The problem here is that unicode has a few problems, so it can’t be supported 100%, and everything and everyone support it a bit differently. The default is often ASCII, and if you want to support unicode:

  1. EVERYTHING must support it all the way… The input, processing, and output, as well as source and target.
  2. In some cases, like older Oracle installations, the operating system environment containing such instances must be setup right.
  3. In some cases, like some Microsoft installations, you must use the exact code page sometimes.
  4. With GRAPHIC characters, especially if they are the early microsoft/IBM ones, all bets might be off, and you may have to settle.

One good thing though, these are unicode, so it SHOULD be doable:

From wikipedia…
“The Unicode codepoints for the letter are U+0142 for the lower case, and U+0141 for the capital.[11] In the LaTeX typesetting system Ł and ł may be typeset with the commands \L{} and \l{}, respectively. The HTML-codes are Ł and ł for Ł and ł, respectively.”

Your first task should be to run the process with a few of the offending records in preview mode. Check the target(just before the converter in the preview window). If it is right, the problem is with the target driver, or some target centric area. Check the source. If it is bad, the problem is with the source driver, or some source centric area. THEY are usually the culprit. Then maybe try key points in between to find one that fails, and work back from there.

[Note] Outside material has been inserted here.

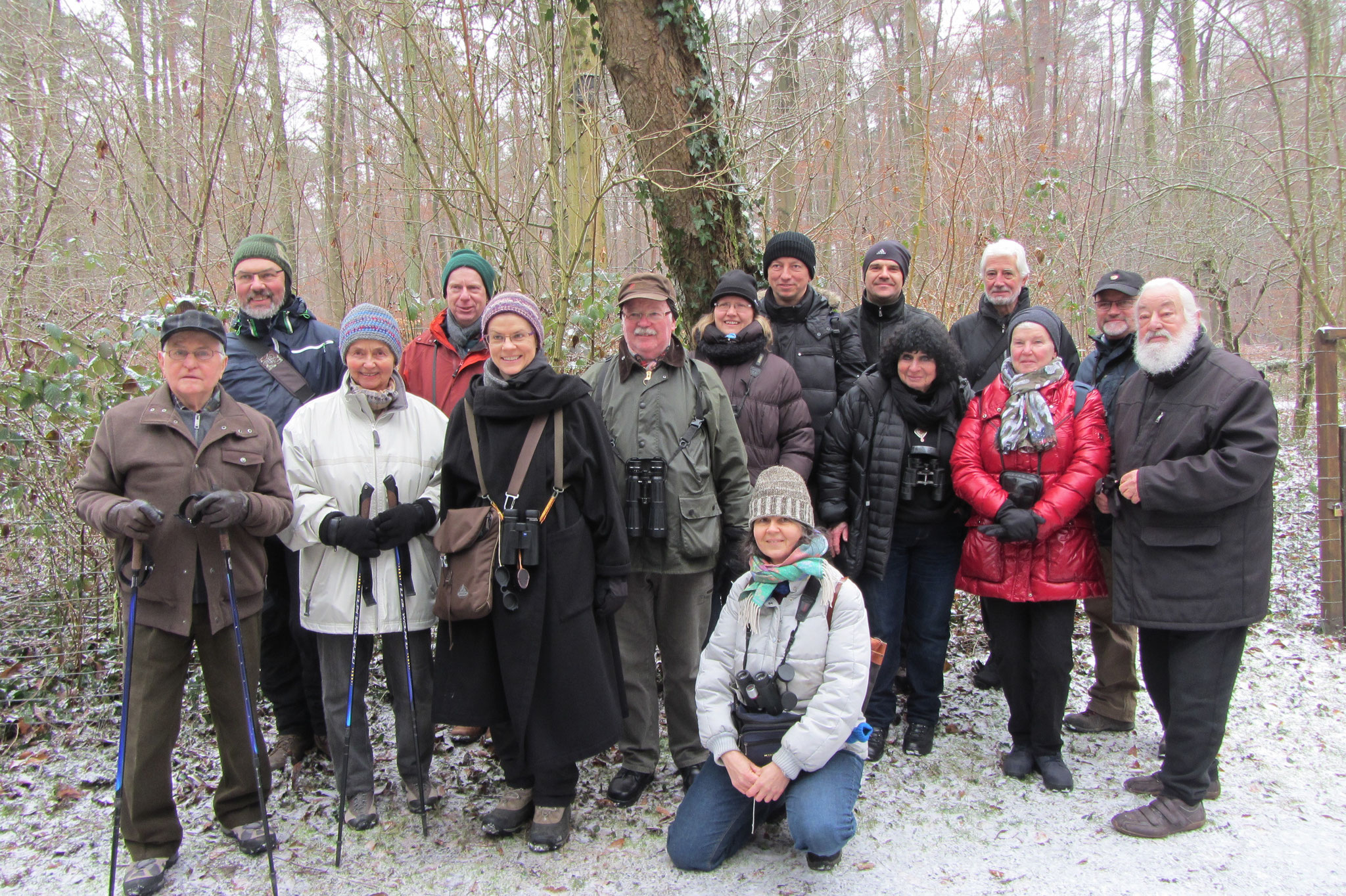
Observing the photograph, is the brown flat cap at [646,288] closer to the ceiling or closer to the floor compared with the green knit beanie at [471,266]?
closer to the floor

OH, and if you are using an oracle version prior to 12(I forget the EXACT version in 12 where they fixed it), and you find the problem is THERE, it might be an ENVIRONMENT problem. You will have to fix the environment(it is just a couple environment variable settings)

https://docs.oracle.com/cd/E12102_01/books/AnyInstAdm784/AnyInstAdmPreInstall18.html

and restart the drivers and/or snaplex.

We’re using Aurora, so we’re communicating using MySQL libs on UTF-8 defined InnoDB tables.

Under the hood, we’ve drilled down into how to test this:

  1. JSON generator does not output correctly if you copy paste the value
  2. Inserting the value manually into the UTF-8 table and running a select against it successfully loads the character into Snaplogic (it is properly previewable)
  3. Selecting that value and then inserting it back into the table fails, as the value inputted is just a ? instead of the proper character

So, under the hood, it seems like there’s a problem with either the insert or merge steps, or both.

We’ve considered bypassing this by creating an S3 file that we upload, but this feels like overkill for what should be an otherwise simple insert.

We’ve found a good workaround for this issue thanks to a recent MySQL Snap release that hasn’t even made it into the release notes yet.

The MySQL Bulk load snap allows you to define the working character encoding set, which successfully inserts UTF8 encoded strings into a table. So, it looks like Insert and Merge could use the same encoding flag change that Bulk Load supports, if possible.

Did you try to set properties for the mysql account with
useUnicode=yes
characterEncoding=utf8
It works for our Aurora instance.

1 Like

THANK YOU jaybodra!!! Turns out our workaround broke in MySQL 5.7, and we stumbled upon our own question which now has your solution that worked. A bunch of employees with special characters in their names will be very grateful!